Cette décision a été accueillie avec satisfaction par les avocats et représentants des associations de victimes.
« Le président de Merck en France a été entendu » mardi au pôle santé du tribunal judiciaire de Marseille, a annoncé le groupe dans un communiqué mercredi et à l’issue de cette audition, la société Merck a été mise en examen « pour tromperie aggravée ».
Cette décision est liée aux « modalités d’information mises en place au moment de la transition de l’ancienne à la nouvelle formule en 2017 », pour ce médicament prescrit contre l’hypothyroïdie, a ajouté l’entreprise.
Le Levothyrox est utilisé quotidiennement par 2,5 millions de patients en France, selon Merck.
« La juge a écarté les infractions les plus graves –blessures et homicides involontaires et mise en danger de la vie d’autrui–, pour ne retenir que des manquements dans le plan de communication », a souligné auprès de l’AFP l’avocat de Merck au pénal, Me Mario Stasi.
Et l’avocat de rappeler que « Merck a co-construit ce plan de communication avec différents partenaires, des experts et en dialogue avec des associations de patients, et sous l’autorité de l’agence du médicament qui l’a approuvé ». Le parquet n’était pas joignable immédiatement.
– « C’est un bon médicament » –
« La qualité du médicament n’est pas en cause. C’est un bon médicament, meilleur que l’ancien », a-t-il assuré, estimant que le dossier se soldait par « un débat technique sur la communication ».
Au coeur de cette affaire, la nouvelle composition du Levothyrox, arrivée sur le marché français fin mars 2017 et qui utilise le même principe actif, la lévothyroxine, mais avec de nouveaux excipients.
Or des patients se sont rapidement plaints de nombreux effets secondaires: crampes, maux de tête, vertiges ou perte de cheveux. Au point qu’une pétition pour réclamer le retour de l’ancienne formule a recueilli plus de 170.000 signatures.
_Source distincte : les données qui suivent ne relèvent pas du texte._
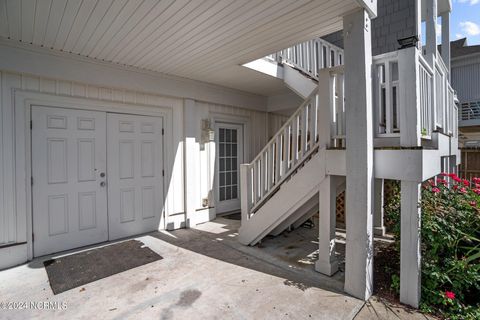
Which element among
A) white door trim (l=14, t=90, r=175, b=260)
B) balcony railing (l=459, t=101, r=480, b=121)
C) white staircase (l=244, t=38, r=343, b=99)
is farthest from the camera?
balcony railing (l=459, t=101, r=480, b=121)

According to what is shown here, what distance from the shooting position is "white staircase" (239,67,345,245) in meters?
2.74

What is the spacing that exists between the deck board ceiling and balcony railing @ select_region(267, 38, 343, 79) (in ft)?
4.90

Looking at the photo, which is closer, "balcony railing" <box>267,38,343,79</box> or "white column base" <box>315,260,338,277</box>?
"white column base" <box>315,260,338,277</box>

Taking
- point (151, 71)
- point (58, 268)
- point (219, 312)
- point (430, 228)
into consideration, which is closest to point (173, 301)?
point (219, 312)

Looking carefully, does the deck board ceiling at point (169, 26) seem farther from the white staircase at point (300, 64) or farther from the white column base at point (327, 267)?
the white column base at point (327, 267)

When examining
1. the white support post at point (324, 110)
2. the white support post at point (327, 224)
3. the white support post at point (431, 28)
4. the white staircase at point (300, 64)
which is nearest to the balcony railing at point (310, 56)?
the white staircase at point (300, 64)

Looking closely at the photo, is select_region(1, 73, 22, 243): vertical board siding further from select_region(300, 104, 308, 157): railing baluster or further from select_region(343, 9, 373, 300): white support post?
select_region(343, 9, 373, 300): white support post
Une enquête pénale pour tromperie aggravée, homicide et blessures involontaires et mise en danger de la vie d’autrui avait été ouverte à Marseille en mars 2018, aboutissant à cette mise en examen.
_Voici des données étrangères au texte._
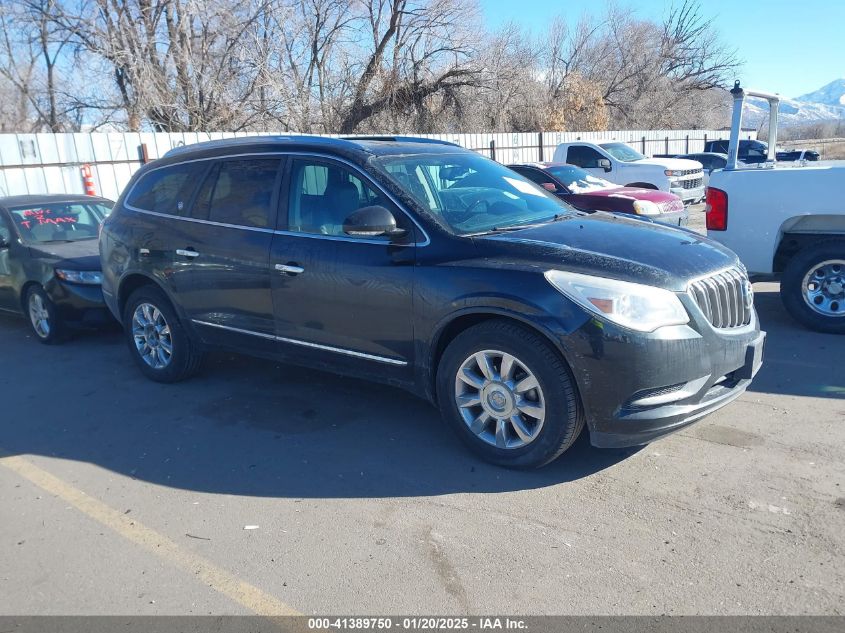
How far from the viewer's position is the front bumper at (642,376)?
356cm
Cette annonce a été saluée par Marie-Odile Bertella-Geffroy, avocate représentant quelque 3.000 patients du Levothyrox : « Cela fait plusieurs années que l’on attendait cette mise en examen. On se disait que cela n’arriverait jamais. Mes clients n’y croyaient plus. Enfin cela bouge », a réagi auprès de l’AFP cette ex-juge d’instruction au pôle santé du tribunal de Paris.
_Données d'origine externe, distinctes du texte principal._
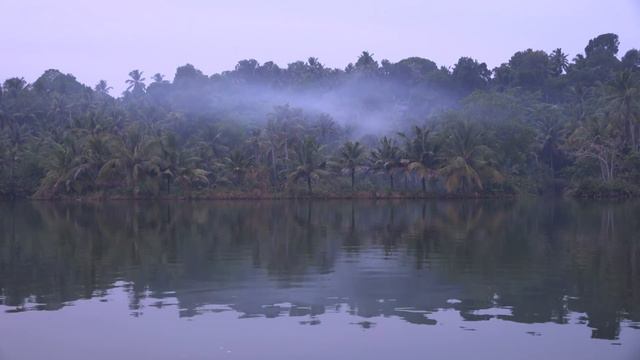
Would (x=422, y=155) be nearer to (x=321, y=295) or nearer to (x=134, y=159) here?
(x=134, y=159)

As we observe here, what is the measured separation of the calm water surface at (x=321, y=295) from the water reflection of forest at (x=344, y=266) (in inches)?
2.0

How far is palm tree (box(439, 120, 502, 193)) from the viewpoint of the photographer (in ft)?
179

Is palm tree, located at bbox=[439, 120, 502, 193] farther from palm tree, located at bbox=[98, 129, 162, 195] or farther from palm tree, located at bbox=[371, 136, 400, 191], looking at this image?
palm tree, located at bbox=[98, 129, 162, 195]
« C’est une victoire d’étape, dans l’attente du procès voulu par les victimes », a estimé Me David-Olivier Kaminski, représentant quelque 200 victimes, pour qui le laboratoire « a fait comme si il ne s’était rien passé en ignorant la douleur des victimes ».
« Le chef de tromperie aggravé, c’est déjà pas mal. Merck n’aurait jamais dû introduire une nouvelle formule (…) sans alternative. Ils savaient qu’ils prenaient le risque de déséquilibrer des patients », a réagi Beate Bartès, présidente de l’association « Vivre sans thyroïde ».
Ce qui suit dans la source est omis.